Ainsi, la conception objectiviste du risque, comme une mesure quantitative du danger, permet non seulement une identification plus objective et normative des situations à risque, mais s’utilise comme un argument de poids dans les rapports de forces politiques et dans la légitimation des politiques préventives et de renforcement de la sécurité (Duclos 1996). Ainsi, selon Castel (1983) et Massé (2007) l’identification de certains facteurs de risques : les habitudes de vie, le travail, la famille, le quartier, l’hérédité, etc. ne sert pas uniquement à mettre en garde la population des effets pervers de certaines habitudes ou facteurs de risque, mais permet de justifier des interventions précoces : « la visée première des politiques préventives du XXe siècle n’est pas d’affronter une situation concrète dangereuse, mais d’anticiper toutes les figures possibles d’irruption du danger» (Castel 1983 : 123).

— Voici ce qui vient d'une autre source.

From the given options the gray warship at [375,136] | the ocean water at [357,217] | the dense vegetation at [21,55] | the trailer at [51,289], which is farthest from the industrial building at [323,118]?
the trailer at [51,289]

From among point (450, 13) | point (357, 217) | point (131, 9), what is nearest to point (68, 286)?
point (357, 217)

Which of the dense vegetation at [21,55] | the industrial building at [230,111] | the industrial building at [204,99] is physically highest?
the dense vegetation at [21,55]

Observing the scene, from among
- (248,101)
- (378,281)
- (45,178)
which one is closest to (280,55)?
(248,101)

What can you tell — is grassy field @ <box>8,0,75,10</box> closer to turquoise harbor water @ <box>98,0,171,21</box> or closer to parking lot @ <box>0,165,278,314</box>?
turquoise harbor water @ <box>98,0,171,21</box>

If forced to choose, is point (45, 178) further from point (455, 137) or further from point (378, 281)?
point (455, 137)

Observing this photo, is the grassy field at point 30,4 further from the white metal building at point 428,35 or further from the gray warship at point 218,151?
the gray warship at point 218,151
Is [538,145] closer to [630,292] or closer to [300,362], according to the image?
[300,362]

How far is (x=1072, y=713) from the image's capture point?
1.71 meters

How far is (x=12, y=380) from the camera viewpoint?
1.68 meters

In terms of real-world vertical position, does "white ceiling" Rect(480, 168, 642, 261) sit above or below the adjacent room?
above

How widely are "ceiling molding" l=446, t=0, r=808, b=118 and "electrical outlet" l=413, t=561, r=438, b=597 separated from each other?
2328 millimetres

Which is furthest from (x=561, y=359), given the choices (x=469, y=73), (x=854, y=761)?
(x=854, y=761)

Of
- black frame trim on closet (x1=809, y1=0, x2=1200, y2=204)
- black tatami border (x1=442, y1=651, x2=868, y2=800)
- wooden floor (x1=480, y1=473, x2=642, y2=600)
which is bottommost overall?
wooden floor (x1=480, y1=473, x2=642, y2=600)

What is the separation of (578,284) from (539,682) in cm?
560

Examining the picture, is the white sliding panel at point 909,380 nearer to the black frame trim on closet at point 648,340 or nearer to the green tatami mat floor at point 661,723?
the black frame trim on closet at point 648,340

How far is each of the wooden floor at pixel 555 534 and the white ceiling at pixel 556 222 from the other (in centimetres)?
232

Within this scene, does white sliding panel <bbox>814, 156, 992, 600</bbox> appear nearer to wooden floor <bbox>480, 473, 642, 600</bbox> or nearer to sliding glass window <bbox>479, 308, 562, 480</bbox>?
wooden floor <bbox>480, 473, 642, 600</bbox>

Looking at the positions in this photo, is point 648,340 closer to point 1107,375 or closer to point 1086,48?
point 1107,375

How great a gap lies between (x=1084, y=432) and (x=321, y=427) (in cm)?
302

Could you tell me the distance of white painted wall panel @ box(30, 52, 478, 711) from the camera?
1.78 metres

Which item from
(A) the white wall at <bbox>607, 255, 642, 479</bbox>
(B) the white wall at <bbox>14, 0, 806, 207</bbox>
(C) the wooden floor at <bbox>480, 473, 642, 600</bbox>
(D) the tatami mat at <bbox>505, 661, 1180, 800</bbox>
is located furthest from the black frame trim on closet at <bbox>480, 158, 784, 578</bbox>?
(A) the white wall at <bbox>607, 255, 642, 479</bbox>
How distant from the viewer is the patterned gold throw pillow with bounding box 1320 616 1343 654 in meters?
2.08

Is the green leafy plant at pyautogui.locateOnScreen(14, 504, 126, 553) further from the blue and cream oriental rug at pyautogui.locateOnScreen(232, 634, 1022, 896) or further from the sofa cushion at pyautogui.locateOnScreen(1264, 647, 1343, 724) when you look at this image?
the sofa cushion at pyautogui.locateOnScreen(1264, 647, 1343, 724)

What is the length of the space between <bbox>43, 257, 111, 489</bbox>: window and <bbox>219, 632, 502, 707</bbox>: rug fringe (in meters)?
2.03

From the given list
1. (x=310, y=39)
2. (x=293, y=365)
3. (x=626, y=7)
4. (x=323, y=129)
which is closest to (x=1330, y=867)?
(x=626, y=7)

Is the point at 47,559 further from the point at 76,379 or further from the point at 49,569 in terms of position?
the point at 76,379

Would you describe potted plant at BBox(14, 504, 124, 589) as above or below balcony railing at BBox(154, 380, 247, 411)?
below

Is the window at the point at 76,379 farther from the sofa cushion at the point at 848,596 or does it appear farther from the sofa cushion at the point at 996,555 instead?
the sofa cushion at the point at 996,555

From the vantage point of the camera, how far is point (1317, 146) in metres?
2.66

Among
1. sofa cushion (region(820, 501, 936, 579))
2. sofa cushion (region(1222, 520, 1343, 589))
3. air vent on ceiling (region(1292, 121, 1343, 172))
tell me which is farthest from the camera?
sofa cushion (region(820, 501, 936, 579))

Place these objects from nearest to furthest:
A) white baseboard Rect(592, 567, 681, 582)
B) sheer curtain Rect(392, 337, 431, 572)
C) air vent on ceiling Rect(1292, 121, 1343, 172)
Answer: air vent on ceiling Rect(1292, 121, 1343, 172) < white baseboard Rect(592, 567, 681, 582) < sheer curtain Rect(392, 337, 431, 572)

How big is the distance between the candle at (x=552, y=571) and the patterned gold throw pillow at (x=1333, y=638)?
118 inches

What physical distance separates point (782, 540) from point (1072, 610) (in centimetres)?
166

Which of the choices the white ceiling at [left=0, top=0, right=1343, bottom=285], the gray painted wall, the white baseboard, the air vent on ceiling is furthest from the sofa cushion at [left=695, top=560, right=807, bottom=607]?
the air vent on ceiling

Il n’est plus question d’éliminer les risques ou le danger comme autrefois par l’enfermement par exemple, mais bien de les prévenir par des politiques de prévention de la violence (Duclos 1996 ; Sechter 2012). C’est donc davantage en fonction du risque identifié, qu’en fonction d’un dommage à réparer que l’action devient motivée. Beck (2001), cité dans Bérard et al. (2012 : 10) souligne à cet effet :

« En réalité indique-t-il, les risques ne se résument pas aux conséquences et aux dommages déjà survenus. En ce sens, les risques désignent un futur qu’il s’agit d’empêcher d’advenir. Dans la société du risque, le passé perd sa fonction déterminante pour le présent. C’est l’avenir qui vient s’y substituer, et c’est alors quelque chose d’inexistant, de construit, de fictif qui devient la ‘cause de l’expérience et de l’action présente»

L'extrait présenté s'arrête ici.